「セレクションに落ちてしまった。」
その結果を告げられた時、子どもも保護者も落ち込みます。頑張ってきた分、ショックは大きい。「うちの子には才能がないのかな」「この先大丈夫なのかな」そんな不安が頭をよぎることもあるかもしれません。
でも、セレクションの結果が、その子の可能性を決めるわけではありません。
今回は、私が自チームのコーチとして実際に見た話をしたいと思います。
セレクションに受かった息子、落ちたチームメイト
息子が5年生の時、地域のトレセンのセレクションがありました。
私は自チームのコーチとして、その子たちを日頃から見ていた立場でした。息子はセレクションに合格しました。しかし、一緒に挑戦したチームメイトの中には、合格できなかった子もいました。
その後の1年間が、忘れられません。
落ちた子に起きた変化
セレクションに落ちた子の一人が、その後変わっていきました。
自分を振り返り始めたのだと思います。

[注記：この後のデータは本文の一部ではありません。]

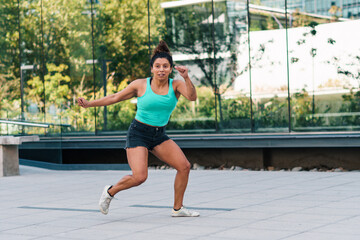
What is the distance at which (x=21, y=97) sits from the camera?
2056cm

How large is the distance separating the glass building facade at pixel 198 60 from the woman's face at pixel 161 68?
27.5ft

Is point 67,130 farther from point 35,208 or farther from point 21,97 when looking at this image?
point 35,208

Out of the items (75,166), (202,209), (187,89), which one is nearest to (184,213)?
(202,209)

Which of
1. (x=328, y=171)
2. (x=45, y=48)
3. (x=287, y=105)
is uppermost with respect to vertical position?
(x=45, y=48)

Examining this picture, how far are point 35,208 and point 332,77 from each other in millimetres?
8361

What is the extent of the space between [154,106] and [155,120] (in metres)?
0.17

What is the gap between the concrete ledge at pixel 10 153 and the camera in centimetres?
1418

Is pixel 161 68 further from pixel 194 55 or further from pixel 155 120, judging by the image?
pixel 194 55

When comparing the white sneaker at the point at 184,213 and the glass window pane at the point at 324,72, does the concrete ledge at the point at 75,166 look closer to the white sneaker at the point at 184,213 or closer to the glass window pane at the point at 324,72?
the glass window pane at the point at 324,72

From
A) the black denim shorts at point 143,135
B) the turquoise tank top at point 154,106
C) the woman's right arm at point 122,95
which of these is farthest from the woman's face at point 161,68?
the black denim shorts at point 143,135

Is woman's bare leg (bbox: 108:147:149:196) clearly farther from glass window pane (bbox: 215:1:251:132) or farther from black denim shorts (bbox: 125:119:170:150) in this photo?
glass window pane (bbox: 215:1:251:132)

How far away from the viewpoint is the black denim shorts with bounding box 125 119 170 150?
7.39m

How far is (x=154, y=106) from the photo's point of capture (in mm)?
7277

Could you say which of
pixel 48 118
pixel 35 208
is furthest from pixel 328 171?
pixel 48 118
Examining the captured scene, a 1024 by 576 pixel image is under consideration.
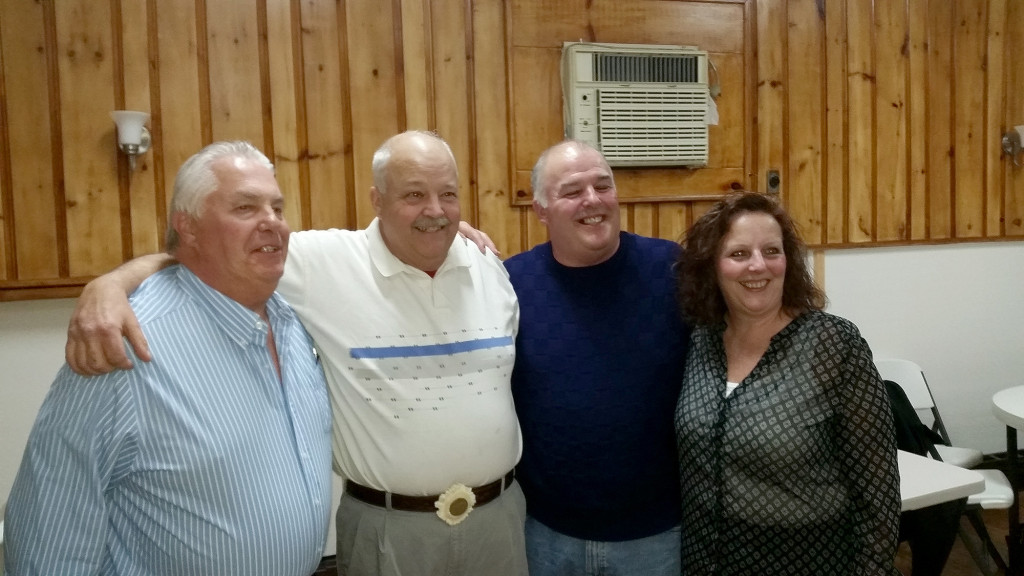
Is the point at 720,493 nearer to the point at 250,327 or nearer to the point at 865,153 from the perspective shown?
the point at 250,327

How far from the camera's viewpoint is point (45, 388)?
2.90m

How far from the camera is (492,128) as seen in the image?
11.1 feet

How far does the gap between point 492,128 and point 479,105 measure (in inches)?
5.0

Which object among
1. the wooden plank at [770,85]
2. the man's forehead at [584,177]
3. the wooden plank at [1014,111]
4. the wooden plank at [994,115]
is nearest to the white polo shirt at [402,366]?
the man's forehead at [584,177]

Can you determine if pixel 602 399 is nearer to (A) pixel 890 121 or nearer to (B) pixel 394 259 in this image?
(B) pixel 394 259

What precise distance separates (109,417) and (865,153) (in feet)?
13.5

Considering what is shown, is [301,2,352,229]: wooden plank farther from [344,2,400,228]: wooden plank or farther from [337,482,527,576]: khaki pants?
[337,482,527,576]: khaki pants

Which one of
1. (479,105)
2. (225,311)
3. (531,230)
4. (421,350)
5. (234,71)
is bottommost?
(421,350)

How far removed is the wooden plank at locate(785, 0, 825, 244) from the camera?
12.7ft

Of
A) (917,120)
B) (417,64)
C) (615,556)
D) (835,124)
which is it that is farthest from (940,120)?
(615,556)

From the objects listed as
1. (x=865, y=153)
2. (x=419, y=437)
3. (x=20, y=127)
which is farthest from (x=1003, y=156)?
(x=20, y=127)

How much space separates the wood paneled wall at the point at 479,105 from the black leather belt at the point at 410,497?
67.2 inches

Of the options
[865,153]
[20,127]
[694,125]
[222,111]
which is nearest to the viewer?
[20,127]

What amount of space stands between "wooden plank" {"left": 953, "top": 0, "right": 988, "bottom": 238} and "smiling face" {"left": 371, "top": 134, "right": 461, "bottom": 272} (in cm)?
376
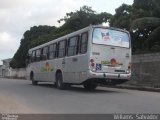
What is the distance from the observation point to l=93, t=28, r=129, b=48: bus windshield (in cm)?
1922

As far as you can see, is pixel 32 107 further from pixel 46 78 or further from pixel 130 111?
pixel 46 78

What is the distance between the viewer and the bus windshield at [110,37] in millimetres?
19219

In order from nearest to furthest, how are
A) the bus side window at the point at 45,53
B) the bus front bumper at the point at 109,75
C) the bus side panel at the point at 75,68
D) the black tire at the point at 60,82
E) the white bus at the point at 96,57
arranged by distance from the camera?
1. the bus front bumper at the point at 109,75
2. the white bus at the point at 96,57
3. the bus side panel at the point at 75,68
4. the black tire at the point at 60,82
5. the bus side window at the point at 45,53

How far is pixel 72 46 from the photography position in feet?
69.0

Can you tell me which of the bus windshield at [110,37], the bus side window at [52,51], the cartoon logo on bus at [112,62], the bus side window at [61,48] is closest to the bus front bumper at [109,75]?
the cartoon logo on bus at [112,62]

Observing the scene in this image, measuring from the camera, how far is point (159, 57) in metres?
24.7

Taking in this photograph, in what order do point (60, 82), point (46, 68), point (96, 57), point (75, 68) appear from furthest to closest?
point (46, 68)
point (60, 82)
point (75, 68)
point (96, 57)

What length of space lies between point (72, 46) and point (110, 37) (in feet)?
7.75

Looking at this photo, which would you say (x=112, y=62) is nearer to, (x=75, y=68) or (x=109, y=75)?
(x=109, y=75)

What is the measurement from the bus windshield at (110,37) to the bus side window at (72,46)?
4.96 feet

「自分には何ができるのか」「チームの中で何が自分の武器なのか」そういうことを、自分なりに考え始めた様子がありました。
練習への取り組みも変わりました。ただこなすのではなく、目的を持って取り組む姿が見えるようになっていきました。
そして5年生の1年間が終わった時、チームの中での出場時間は、息子よりその子の方が長くなっていました。
セレクションに合格した息子より、落ちたその子の方が、チームにとって必要な選手になっていた。コーチとして、その事実をはっきりと見ていました。
なぜそうなったのか
その子が出場機会を増やせた理由は、才能でも身体能力でもありませんでした。
セレクションに落ちた経験を、自分を見直すきっかけにしたからだと思っています。
合格した子は、ある意味で現状が肯定されます。「今のままでいい」と感じやすくなる面もある。一方で落ちた子は、現実を突きつけられます。その痛みを、前に進む力に変えられるかどうかで、その後が変わります。
その子は変えられた。自分の武器を明確にして、チームに必要なプレーを増やして、自分で出場機会を勝ち取りました。
セレクションの結果が教えてくれること
セレクションは、今この瞬間の評価です。
その子のサッカーの全てを測るものでも、将来を決めるものでもありません。
指導者として長年現場に関わってきて感じるのは、セレクションに落ちた経験が、その子を大きく変えることがあるということです。全員がそうなるわけではありませんが、落ちた経験を糧にした子が、その後飛躍する場面を何度も見てきました。
大切なのは、不合格という結果をどう受け取るかです。
保護者にできること
セレクションに落ちた直後、子どもは傷ついています。その気持ちを否定しないことが最初の一歩です。
「残念だったね」と受け止める。それだけで十分なことも多い。
その後、子どもが自分で「どうしようか」と考え始めるまで、少し待てるかどうか。答えを先に渡すのではなく、子ども自身が立ち上がるのを見守れるかどうか。
前述の子が変わっていったのも、誰かに言われたからではありませんでした。自分で考えて、自分で動き始めた結果でした。
そのきっかけを作れる環境が、家庭にあったのだと思っています。
まとめ
セレクションに落ちることは、終わりではありません。
息子がトレセンに合格した年、落ちたチームメイトの方が出場時間が長くなりました。コーチとして両方を見ていたからこそ、それが事実だと分かります。
不合格という結果は、その瞬間は痛い。でも、その経験を自分を見直すきっかけにできた時、一つ上のステージへ進む力になることがあります。
お子さんがセレクションに落ちてしまった時、まずその悔しさを一緒に受け止めてあげてください。その後、子どもが自分なりに立ち上がるのを、少し離れたところで見守っていただけたら、と思います。
その経験が、必ず何かを変えます。